Ce qui marque incontestablement quand on ouvre cet ouvrage, et ce dès les premières lignes, c'est l'écriture. Une rencontre, un véritable choc tant elle est travaillée, pure, concise, subtile et riche. On voit clairement que l'auteur y apporte un soin tout particulier, y attache beaucoup d'importance et ce à chaque phrase qu'il couche sur le papier.

« La lumière d'un tableau participe certainement d'un même mouvement de soi. Qui sait si la lumière qui sourd de la matière que l'on pose sur une toile n'est pas née, elle aussi, d'un grand choc de planètes, d'un grand chaos d'étoiles, d'une conscience qui se meut par-delà le mouvement ? Quelque chose qui pourrait par exemple se nommer tout simplement l'enfance »

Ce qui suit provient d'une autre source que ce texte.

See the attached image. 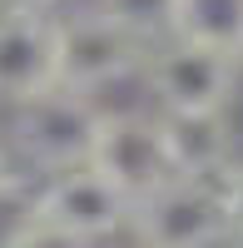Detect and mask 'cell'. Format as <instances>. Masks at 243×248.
Wrapping results in <instances>:
<instances>
[{
	"mask_svg": "<svg viewBox=\"0 0 243 248\" xmlns=\"http://www.w3.org/2000/svg\"><path fill=\"white\" fill-rule=\"evenodd\" d=\"M139 70L159 109H228L238 94L243 55L189 35H159L149 40Z\"/></svg>",
	"mask_w": 243,
	"mask_h": 248,
	"instance_id": "cell-1",
	"label": "cell"
},
{
	"mask_svg": "<svg viewBox=\"0 0 243 248\" xmlns=\"http://www.w3.org/2000/svg\"><path fill=\"white\" fill-rule=\"evenodd\" d=\"M129 209H134V199L119 194L90 164L45 174L35 184V214H40L35 243H45V238H55V243L119 238V233H129Z\"/></svg>",
	"mask_w": 243,
	"mask_h": 248,
	"instance_id": "cell-2",
	"label": "cell"
},
{
	"mask_svg": "<svg viewBox=\"0 0 243 248\" xmlns=\"http://www.w3.org/2000/svg\"><path fill=\"white\" fill-rule=\"evenodd\" d=\"M94 124H99L94 94H79L65 85H50L10 105V139L35 174H60L75 164H90Z\"/></svg>",
	"mask_w": 243,
	"mask_h": 248,
	"instance_id": "cell-3",
	"label": "cell"
},
{
	"mask_svg": "<svg viewBox=\"0 0 243 248\" xmlns=\"http://www.w3.org/2000/svg\"><path fill=\"white\" fill-rule=\"evenodd\" d=\"M144 50H149V40H139L114 15L90 5L70 20H55V85L99 94L144 65Z\"/></svg>",
	"mask_w": 243,
	"mask_h": 248,
	"instance_id": "cell-4",
	"label": "cell"
},
{
	"mask_svg": "<svg viewBox=\"0 0 243 248\" xmlns=\"http://www.w3.org/2000/svg\"><path fill=\"white\" fill-rule=\"evenodd\" d=\"M129 238L159 243V248L224 243V238H228L224 179L169 174L159 189H149L144 199H134V209H129Z\"/></svg>",
	"mask_w": 243,
	"mask_h": 248,
	"instance_id": "cell-5",
	"label": "cell"
},
{
	"mask_svg": "<svg viewBox=\"0 0 243 248\" xmlns=\"http://www.w3.org/2000/svg\"><path fill=\"white\" fill-rule=\"evenodd\" d=\"M90 169H99L129 199H144L149 189H159L174 174V164L164 154V134H159V114L99 109L94 144H90Z\"/></svg>",
	"mask_w": 243,
	"mask_h": 248,
	"instance_id": "cell-6",
	"label": "cell"
},
{
	"mask_svg": "<svg viewBox=\"0 0 243 248\" xmlns=\"http://www.w3.org/2000/svg\"><path fill=\"white\" fill-rule=\"evenodd\" d=\"M55 85V20L50 10L0 5V105H20Z\"/></svg>",
	"mask_w": 243,
	"mask_h": 248,
	"instance_id": "cell-7",
	"label": "cell"
},
{
	"mask_svg": "<svg viewBox=\"0 0 243 248\" xmlns=\"http://www.w3.org/2000/svg\"><path fill=\"white\" fill-rule=\"evenodd\" d=\"M159 134H164V154L174 164V174L224 179L238 164L228 109H159Z\"/></svg>",
	"mask_w": 243,
	"mask_h": 248,
	"instance_id": "cell-8",
	"label": "cell"
},
{
	"mask_svg": "<svg viewBox=\"0 0 243 248\" xmlns=\"http://www.w3.org/2000/svg\"><path fill=\"white\" fill-rule=\"evenodd\" d=\"M169 35H189V40L238 50L243 45V0H174Z\"/></svg>",
	"mask_w": 243,
	"mask_h": 248,
	"instance_id": "cell-9",
	"label": "cell"
},
{
	"mask_svg": "<svg viewBox=\"0 0 243 248\" xmlns=\"http://www.w3.org/2000/svg\"><path fill=\"white\" fill-rule=\"evenodd\" d=\"M35 174H0V248H25L40 233V214H35Z\"/></svg>",
	"mask_w": 243,
	"mask_h": 248,
	"instance_id": "cell-10",
	"label": "cell"
},
{
	"mask_svg": "<svg viewBox=\"0 0 243 248\" xmlns=\"http://www.w3.org/2000/svg\"><path fill=\"white\" fill-rule=\"evenodd\" d=\"M105 15H114L124 30H134L139 40H159L174 25V0H94Z\"/></svg>",
	"mask_w": 243,
	"mask_h": 248,
	"instance_id": "cell-11",
	"label": "cell"
},
{
	"mask_svg": "<svg viewBox=\"0 0 243 248\" xmlns=\"http://www.w3.org/2000/svg\"><path fill=\"white\" fill-rule=\"evenodd\" d=\"M224 214H228V238H243V164L224 174Z\"/></svg>",
	"mask_w": 243,
	"mask_h": 248,
	"instance_id": "cell-12",
	"label": "cell"
},
{
	"mask_svg": "<svg viewBox=\"0 0 243 248\" xmlns=\"http://www.w3.org/2000/svg\"><path fill=\"white\" fill-rule=\"evenodd\" d=\"M5 10H55L60 0H0Z\"/></svg>",
	"mask_w": 243,
	"mask_h": 248,
	"instance_id": "cell-13",
	"label": "cell"
},
{
	"mask_svg": "<svg viewBox=\"0 0 243 248\" xmlns=\"http://www.w3.org/2000/svg\"><path fill=\"white\" fill-rule=\"evenodd\" d=\"M10 169V159H5V144H0V174H5Z\"/></svg>",
	"mask_w": 243,
	"mask_h": 248,
	"instance_id": "cell-14",
	"label": "cell"
},
{
	"mask_svg": "<svg viewBox=\"0 0 243 248\" xmlns=\"http://www.w3.org/2000/svg\"><path fill=\"white\" fill-rule=\"evenodd\" d=\"M238 55H243V45H238Z\"/></svg>",
	"mask_w": 243,
	"mask_h": 248,
	"instance_id": "cell-15",
	"label": "cell"
}]
</instances>
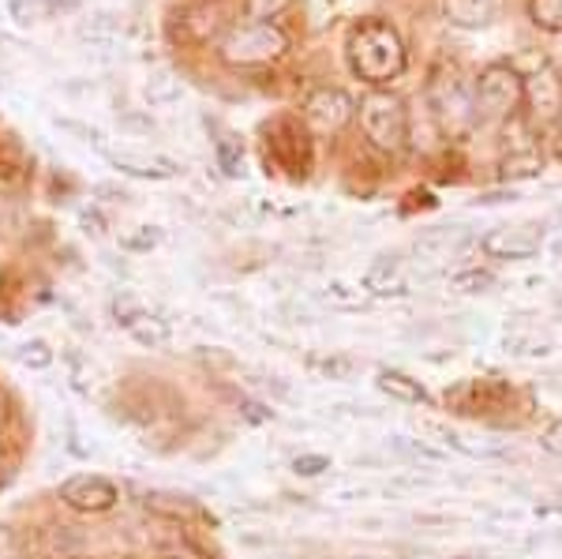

Il veut que cela soit littéraire, poétique, beau et souvent très visuel. Il souhaite clairement que le lecteur « en ait pour son argent ». Avec de nombreuses comparaisons, références érudites, voyage entre présent et passé (joie de se retrouver à l'époque mythologique), cette histoire familiale est convaincante et très agréable à lire.

« peu importe dans quelle urne repose la vérité, les dieux ont leurs mystères, les hommes ont leurs légendes, ce qui est d'importance est l'étincelle en nous qu'ils ont su allumer, cette parcelle d'irréel à laquelle on a cru ; le reste n'est que poussière qui s'en va vers la mort et que nous balayons d'un revers de la main »

Certes du coup, même si le roman est court, on n'enchaine pas les chapitres à vitesse grand V. Il faut de la concentration et de l'attention. Tant d'érudition peut faire peur au premier abord, surtout que le début peut apparaître bien décousu mais l'auteur prend garde par petites touches à détendre l'atmosphère, à jouer avec les mots, à garder attentif son hôte. Cela en est devenu limite addictif tant je me suis délecté du style fluide de l'auteur.

« Alors acier acier assieds-toi petit que je te forge l'âme entre enclume et marteau, que je te forge un arc à hauteur de tes rêves »

Que dire de l'intrigue ? Quelques mots tout de même. Elle n'est pas facile, bien au contraire. Je ne dirai pas qu'elle passe au second rang, au contraire, elle est portée par la prose extraordinaire qui délivre un récit cohérent. L'action se passe au moment des trente glorieuses. L'amour d'une famille, beaucoup d'amour (celui de la mère, celui du père, celui du métier de forgeron ou de peintre, celui du narrateur, …), la construction d'un enfant dans les épreuves et le deuil, la folie, l'homosexualité abordée de manière si fine et pudique … une vraie et belle réussite ! Je vous laisse découvrir tant il est difficile pour moi de parler du fond sans spoiler ou vous gâcher votre plaisir.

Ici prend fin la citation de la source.